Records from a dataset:
┌────────

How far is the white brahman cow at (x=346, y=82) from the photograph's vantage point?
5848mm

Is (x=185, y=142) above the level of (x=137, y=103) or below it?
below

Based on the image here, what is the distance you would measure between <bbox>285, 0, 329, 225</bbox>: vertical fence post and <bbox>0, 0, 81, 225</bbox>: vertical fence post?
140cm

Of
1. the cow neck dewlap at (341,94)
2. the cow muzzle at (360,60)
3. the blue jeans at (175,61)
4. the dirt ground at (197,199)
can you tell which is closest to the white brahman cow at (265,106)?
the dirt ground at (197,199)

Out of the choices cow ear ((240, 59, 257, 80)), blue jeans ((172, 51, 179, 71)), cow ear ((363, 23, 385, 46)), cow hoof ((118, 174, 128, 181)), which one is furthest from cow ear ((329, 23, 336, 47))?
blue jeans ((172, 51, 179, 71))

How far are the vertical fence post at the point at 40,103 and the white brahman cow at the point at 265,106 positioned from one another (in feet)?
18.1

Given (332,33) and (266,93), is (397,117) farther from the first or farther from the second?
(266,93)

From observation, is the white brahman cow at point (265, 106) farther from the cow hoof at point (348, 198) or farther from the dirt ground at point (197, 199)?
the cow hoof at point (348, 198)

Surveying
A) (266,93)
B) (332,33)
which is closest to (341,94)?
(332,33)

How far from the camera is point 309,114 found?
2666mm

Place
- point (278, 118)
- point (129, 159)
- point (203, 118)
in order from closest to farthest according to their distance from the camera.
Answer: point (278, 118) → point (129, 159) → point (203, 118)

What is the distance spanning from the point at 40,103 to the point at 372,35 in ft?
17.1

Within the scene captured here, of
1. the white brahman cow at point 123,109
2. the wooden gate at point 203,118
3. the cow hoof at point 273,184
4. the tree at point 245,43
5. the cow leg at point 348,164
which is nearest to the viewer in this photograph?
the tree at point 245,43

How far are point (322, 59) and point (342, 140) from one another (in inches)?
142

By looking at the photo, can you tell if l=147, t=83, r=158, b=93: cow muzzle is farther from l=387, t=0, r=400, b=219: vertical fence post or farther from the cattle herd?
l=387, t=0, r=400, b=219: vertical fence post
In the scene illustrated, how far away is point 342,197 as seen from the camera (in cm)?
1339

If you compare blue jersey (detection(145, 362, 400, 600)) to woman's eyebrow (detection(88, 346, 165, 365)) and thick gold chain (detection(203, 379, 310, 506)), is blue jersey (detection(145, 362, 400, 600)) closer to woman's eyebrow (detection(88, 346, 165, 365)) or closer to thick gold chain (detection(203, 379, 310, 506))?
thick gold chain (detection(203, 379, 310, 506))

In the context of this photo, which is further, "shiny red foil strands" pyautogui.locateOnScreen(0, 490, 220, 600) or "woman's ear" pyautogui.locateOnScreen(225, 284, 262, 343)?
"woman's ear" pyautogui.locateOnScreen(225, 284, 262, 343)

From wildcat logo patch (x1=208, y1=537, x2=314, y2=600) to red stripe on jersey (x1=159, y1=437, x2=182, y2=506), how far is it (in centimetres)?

└────────

Challenge:
Rewrite all of the rows above, replacing "white brahman cow" with "white zebu cow" everywhere it occurs and leaving everything else unchanged.

Correct answer:
How far is the white zebu cow at (x=346, y=82) from the photograph's vantage point?
5848mm

Is (x=185, y=142) above the level of (x=137, y=103) or below it?
below

Based on the image here, what is the distance you would measure between <bbox>285, 0, 329, 225</bbox>: vertical fence post and <bbox>0, 0, 81, 225</bbox>: vertical fence post?
140cm

Of
1. the cow neck dewlap at (341,94)
2. the cow muzzle at (360,60)
3. the blue jeans at (175,61)
4. the dirt ground at (197,199)
can you tell which is closest to the white zebu cow at (265,106)?
the dirt ground at (197,199)

Out of the choices cow ear ((240, 59, 257, 80)), blue jeans ((172, 51, 179, 71)), cow ear ((363, 23, 385, 46)), cow hoof ((118, 174, 128, 181)), which one is furthest from cow ear ((329, 23, 336, 47))?
blue jeans ((172, 51, 179, 71))

How far are the vertical fence post at the point at 40,103 and the white zebu cow at the point at 265,106 positioned from one another (in feet)?
18.1

Given (332,33) and (266,93), is (397,117) farther from the first or farther from the second?
(266,93)

From observation, is the white zebu cow at point (265, 106) farther from the cow hoof at point (348, 198) or farther from the dirt ground at point (197, 199)?
the cow hoof at point (348, 198)

Surveying
A) (266,93)
B) (332,33)
which is closest to (341,94)?
(332,33)

How far from the camera is point 309,114 found?
2666mm

Place
- point (278, 118)
- point (129, 159)
- point (203, 118)
in order from closest to farthest according to their distance from the camera.
Answer: point (278, 118) → point (129, 159) → point (203, 118)

What is the distance spanning from the point at 40,103 to the point at 372,35 in ft?
17.1

Within the scene captured here, of
1. the white zebu cow at point 123,109
2. the wooden gate at point 203,118
3. the cow hoof at point 273,184
4. the tree at point 245,43
5. the cow leg at point 348,164
which is nearest to the viewer in this photograph?
the tree at point 245,43

How far are point (322, 59) and point (342, 140) from one another (in inches)?
142

By looking at the photo, can you tell if l=147, t=83, r=158, b=93: cow muzzle is farther from l=387, t=0, r=400, b=219: vertical fence post or farther from the cattle herd?
l=387, t=0, r=400, b=219: vertical fence post
In the scene illustrated, how far away is point 342,197 as seen from the camera (in cm)?
1339

If you compare blue jersey (detection(145, 362, 400, 600)) to woman's eyebrow (detection(88, 346, 165, 365)) and thick gold chain (detection(203, 379, 310, 506)), is blue jersey (detection(145, 362, 400, 600)) closer to woman's eyebrow (detection(88, 346, 165, 365)) or closer to thick gold chain (detection(203, 379, 310, 506))?
thick gold chain (detection(203, 379, 310, 506))

In the context of this photo, which is further, "shiny red foil strands" pyautogui.locateOnScreen(0, 490, 220, 600) or "woman's ear" pyautogui.locateOnScreen(225, 284, 262, 343)?
"woman's ear" pyautogui.locateOnScreen(225, 284, 262, 343)

From wildcat logo patch (x1=208, y1=537, x2=314, y2=600) to red stripe on jersey (x1=159, y1=437, x2=182, y2=506), how far is it (in centimetres)?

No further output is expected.